### [Prompt a]
In the passage on book acknowledgments, reproduce word for word the stretch from "People remember these" through "to the task.".

+++ Reading text +++

People remember these things. When I was deciding between doctoral programs, a colleague advised that I choose Berkeley Rhetoric because the majority of students thanked the Graduate Student Services Advisor in the acknowledgments of their dissertations. This, it seemed to my colleague, was a remarkable sign of a generous community and infrastructure of support. (Whether or not it was is beside the point.)
Recently, during a conversation about academic books (like, who ever reads them, anyway?), a friend recalled a line from a 2009 monograph by Eric Hayot: “I want to acknowledge, finally, the people who constitute the first concentric circle of my address …” Seven years later, my friend was still chewing on those words, as he contemplated who he was writing for and what forms of address would be adequate to the task.
I’ve written here before about the acknowledgments from Inderpal Grewal’s book, Transnational America: “[B]ecause there are communities to care about, there is something I care to write about.” I read the book in 2005, but I remember that line even now. Her words still sound to me like the most sensible and succinct causal explanation of the relationship between life and work, the subject of the writer and the object of the prose.

+++ Provided records +++

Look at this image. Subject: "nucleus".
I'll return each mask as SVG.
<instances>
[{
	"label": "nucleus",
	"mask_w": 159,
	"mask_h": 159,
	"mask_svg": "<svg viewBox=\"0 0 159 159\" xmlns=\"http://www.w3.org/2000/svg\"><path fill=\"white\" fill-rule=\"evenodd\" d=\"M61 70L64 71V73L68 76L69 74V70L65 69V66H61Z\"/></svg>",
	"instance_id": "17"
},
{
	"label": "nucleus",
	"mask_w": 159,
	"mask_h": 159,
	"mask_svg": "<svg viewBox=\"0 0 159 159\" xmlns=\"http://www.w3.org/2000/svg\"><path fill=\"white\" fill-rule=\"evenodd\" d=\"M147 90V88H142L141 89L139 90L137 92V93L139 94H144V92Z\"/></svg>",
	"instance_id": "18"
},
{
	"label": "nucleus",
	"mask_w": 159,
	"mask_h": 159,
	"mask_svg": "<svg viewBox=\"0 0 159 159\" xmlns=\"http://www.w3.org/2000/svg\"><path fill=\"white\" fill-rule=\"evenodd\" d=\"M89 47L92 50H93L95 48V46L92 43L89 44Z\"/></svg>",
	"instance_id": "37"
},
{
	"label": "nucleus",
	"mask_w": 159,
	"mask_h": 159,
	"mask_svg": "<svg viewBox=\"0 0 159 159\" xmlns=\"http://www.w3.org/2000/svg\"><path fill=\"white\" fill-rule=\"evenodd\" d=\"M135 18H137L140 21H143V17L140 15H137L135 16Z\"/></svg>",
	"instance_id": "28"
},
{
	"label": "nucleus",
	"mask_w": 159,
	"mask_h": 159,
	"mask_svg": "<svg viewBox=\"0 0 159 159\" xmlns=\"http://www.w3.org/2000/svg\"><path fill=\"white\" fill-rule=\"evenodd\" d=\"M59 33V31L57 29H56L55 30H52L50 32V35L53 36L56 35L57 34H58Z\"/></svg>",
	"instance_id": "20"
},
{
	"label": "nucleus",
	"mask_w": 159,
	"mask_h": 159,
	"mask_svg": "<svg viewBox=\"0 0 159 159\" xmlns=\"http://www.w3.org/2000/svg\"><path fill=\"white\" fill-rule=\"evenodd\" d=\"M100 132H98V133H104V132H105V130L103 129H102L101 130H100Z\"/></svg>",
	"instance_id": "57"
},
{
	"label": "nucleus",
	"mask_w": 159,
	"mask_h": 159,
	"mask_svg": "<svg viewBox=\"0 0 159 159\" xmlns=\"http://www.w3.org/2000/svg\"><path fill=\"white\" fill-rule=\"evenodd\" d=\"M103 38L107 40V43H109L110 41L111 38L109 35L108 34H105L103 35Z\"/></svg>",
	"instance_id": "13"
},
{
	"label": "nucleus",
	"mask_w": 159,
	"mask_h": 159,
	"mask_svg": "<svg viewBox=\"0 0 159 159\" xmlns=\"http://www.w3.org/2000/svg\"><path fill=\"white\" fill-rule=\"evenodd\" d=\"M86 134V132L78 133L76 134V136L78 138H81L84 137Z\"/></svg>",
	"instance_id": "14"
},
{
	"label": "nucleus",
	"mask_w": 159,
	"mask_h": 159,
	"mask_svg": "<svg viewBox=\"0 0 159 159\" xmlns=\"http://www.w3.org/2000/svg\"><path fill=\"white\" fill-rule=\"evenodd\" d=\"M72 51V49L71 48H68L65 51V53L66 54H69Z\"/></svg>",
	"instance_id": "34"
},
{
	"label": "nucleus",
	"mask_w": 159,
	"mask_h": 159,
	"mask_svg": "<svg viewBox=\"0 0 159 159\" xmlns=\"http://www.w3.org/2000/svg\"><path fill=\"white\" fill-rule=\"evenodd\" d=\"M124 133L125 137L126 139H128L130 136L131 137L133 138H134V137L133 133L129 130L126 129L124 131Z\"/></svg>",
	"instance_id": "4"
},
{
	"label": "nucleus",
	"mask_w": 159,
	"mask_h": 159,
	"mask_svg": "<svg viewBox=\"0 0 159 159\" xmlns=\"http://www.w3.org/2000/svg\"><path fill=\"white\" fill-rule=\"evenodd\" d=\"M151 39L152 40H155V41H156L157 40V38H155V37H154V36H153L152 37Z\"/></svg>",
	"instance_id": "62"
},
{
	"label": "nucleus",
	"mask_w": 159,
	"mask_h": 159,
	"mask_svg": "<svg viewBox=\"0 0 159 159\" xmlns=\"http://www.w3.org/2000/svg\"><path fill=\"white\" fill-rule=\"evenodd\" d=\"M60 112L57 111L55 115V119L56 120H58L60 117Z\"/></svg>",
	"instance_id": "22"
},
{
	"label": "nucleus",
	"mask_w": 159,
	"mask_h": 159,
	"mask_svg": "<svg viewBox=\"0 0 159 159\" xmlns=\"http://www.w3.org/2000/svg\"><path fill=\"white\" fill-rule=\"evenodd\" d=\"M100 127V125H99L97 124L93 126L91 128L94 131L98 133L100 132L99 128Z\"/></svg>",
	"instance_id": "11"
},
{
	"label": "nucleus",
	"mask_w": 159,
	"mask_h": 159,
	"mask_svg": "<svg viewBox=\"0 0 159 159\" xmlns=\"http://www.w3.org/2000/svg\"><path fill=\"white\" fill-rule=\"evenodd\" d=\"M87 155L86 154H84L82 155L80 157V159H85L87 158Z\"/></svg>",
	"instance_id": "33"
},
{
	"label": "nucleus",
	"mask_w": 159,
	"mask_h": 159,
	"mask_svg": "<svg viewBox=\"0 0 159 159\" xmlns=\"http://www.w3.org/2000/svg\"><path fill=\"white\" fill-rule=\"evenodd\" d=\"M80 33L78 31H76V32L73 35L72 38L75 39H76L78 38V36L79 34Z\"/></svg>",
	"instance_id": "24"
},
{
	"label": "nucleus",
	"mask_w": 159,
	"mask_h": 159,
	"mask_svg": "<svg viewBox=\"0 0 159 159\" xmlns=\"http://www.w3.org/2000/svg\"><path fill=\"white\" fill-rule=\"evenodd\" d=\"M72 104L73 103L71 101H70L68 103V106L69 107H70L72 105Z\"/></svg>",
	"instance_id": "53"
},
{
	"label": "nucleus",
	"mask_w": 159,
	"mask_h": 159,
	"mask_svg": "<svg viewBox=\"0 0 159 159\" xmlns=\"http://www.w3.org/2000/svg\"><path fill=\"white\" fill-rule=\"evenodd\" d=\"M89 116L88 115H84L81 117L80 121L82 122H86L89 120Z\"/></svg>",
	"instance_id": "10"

+++

### [Prompt b]
Recast the stretch of the entries from their start through the line containing "134V132L78 133L76 134V136L78" as a JSON list of strings, one string per line, leaving out blank lines.

### [Correct result a]
People remember these things. When I was deciding between doctoral programs, a colleague advised that I choose Berkeley Rhetoric because the majority of students thanked the Graduate Student Services Advisor in the acknowledgments of their dissertations. This, it seemed to my colleague, was a remarkable sign of a generous community and infrastructure of support. (Whether or not it was is beside the point.)
Recently, during a conversation about academic books (like, who ever reads them, anyway?), a friend recalled a line from a 2009 monograph by Eric Hayot: “I want to acknowledge, finally, the people who constitute the first concentric circle of my address …” Seven years later, my friend was still chewing on those words, as he contemplated who he was writing for and what forms of address would be adequate to the task.

### [Correct result b]
[
  "Look at this image. Subject: \"nucleus\".",
  "I'll return each mask as SVG.",
  "<instances>",
  "[{",
  "\t\"label\": \"nucleus\",",
  "\t\"mask_w\": 159,",
  "\t\"mask_h\": 159,",
  "\t\"mask_svg\": \"<svg viewBox=\\\"0 0 159 159\\\" xmlns=\\\"http://www.w3.org/2000/svg\\\"><path fill=\\\"white\\\" fill-rule=\\\"evenodd\\\" d=\\\"M61 70L64 71V73L68 76L69 74V70L65 69V66H61Z\\\"/></svg>\",",
  "\t\"instance_id\": \"17\"",
  "},",
  "{",
  "\t\"label\": \"nucleus\",",
  "\t\"mask_w\": 159,",
  "\t\"mask_h\": 159,",
  "\t\"mask_svg\": \"<svg viewBox=\\\"0 0 159 159\\\" xmlns=\\\"http://www.w3.org/2000/svg\\\"><path fill=\\\"white\\\" fill-rule=\\\"evenodd\\\" d=\\\"M147 90V88H142L141 89L139 90L137 92V93L139 94H144V92Z\\\"/></svg>\",",
  "\t\"instance_id\": \"18\"",
  "},",
  "{",
  "\t\"label\": \"nucleus\",",
  "\t\"mask_w\": 159,",
  "\t\"mask_h\": 159,",
  "\t\"mask_svg\": \"<svg viewBox=\\\"0 0 159 159\\\" xmlns=\\\"http://www.w3.org/2000/svg\\\"><path fill=\\\"white\\\" fill-rule=\\\"evenodd\\\" d=\\\"M89 47L92 50H93L95 48V46L92 43L89 44Z\\\"/></svg>\",",
  "\t\"instance_id\": \"37\"",
  "},",
  "{",
  "\t\"label\": \"nucleus\",",
  "\t\"mask_w\": 159,",
  "\t\"mask_h\": 159,",
  "\t\"mask_svg\": \"<svg viewBox=\\\"0 0 159 159\\\" xmlns=\\\"http://www.w3.org/2000/svg\\\"><path fill=\\\"white\\\" fill-rule=\\\"evenodd\\\" d=\\\"M135 18H137L140 21H143V17L140 15H137L135 16Z\\\"/></svg>\",",
  "\t\"instance_id\": \"28\"",
  "},",
  "{",
  "\t\"label\": \"nucleus\",",
  "\t\"mask_w\": 159,",
  "\t\"mask_h\": 159,",
  "\t\"mask_svg\": \"<svg viewBox=\\\"0 0 159 159\\\" xmlns=\\\"http://www.w3.org/2000/svg\\\"><path fill=\\\"white\\\" fill-rule=\\\"evenodd\\\" d=\\\"M59 33V31L57 29H56L55 30H52L50 32V35L53 36L56 35L57 34H58Z\\\"/></svg>\",",
  "\t\"instance_id\": \"20\"",
  "},",
  "{",
  "\t\"label\": \"nucleus\",",
  "\t\"mask_w\": 159,",
  "\t\"mask_h\": 159,",
  "\t\"mask_svg\": \"<svg viewBox=\\\"0 0 159 159\\\" xmlns=\\\"http://www.w3.org/2000/svg\\\"><path fill=\\\"white\\\" fill-rule=\\\"evenodd\\\" d=\\\"M100 132H98V133H104V132H105V130L103 129H102L101 130H100Z\\\"/></svg>\",",
  "\t\"instance_id\": \"57\"",
  "},",
  "{",
  "\t\"label\": \"nucleus\",",
  "\t\"mask_w\": 159,",
  "\t\"mask_h\": 159,",
  "\t\"mask_svg\": \"<svg viewBox=\\\"0 0 159 159\\\" xmlns=\\\"http://www.w3.org/2000/svg\\\"><path fill=\\\"white\\\" fill-rule=\\\"evenodd\\\" d=\\\"M103 38L107 40V43H109L110 41L111 38L109 35L108 34H105L103 35Z\\\"/></svg>\",",
  "\t\"instance_id\": \"13\"",
  "},",
  "{",
  "\t\"label\": \"nucleus\",",
  "\t\"mask_w\": 159,",
  "\t\"mask_h\": 159,",
  "\t\"mask_svg\": \"<svg viewBox=\\\"0 0 159 159\\\" xmlns=\\\"http://www.w3.org/2000/svg\\\"><path fill=\\\"white\\\" fill-rule=\\\"evenodd\\\" d=\\\"M86 134V132L78 133L76 134V136L78 138H81L84 137Z\\\"/></svg>\","
]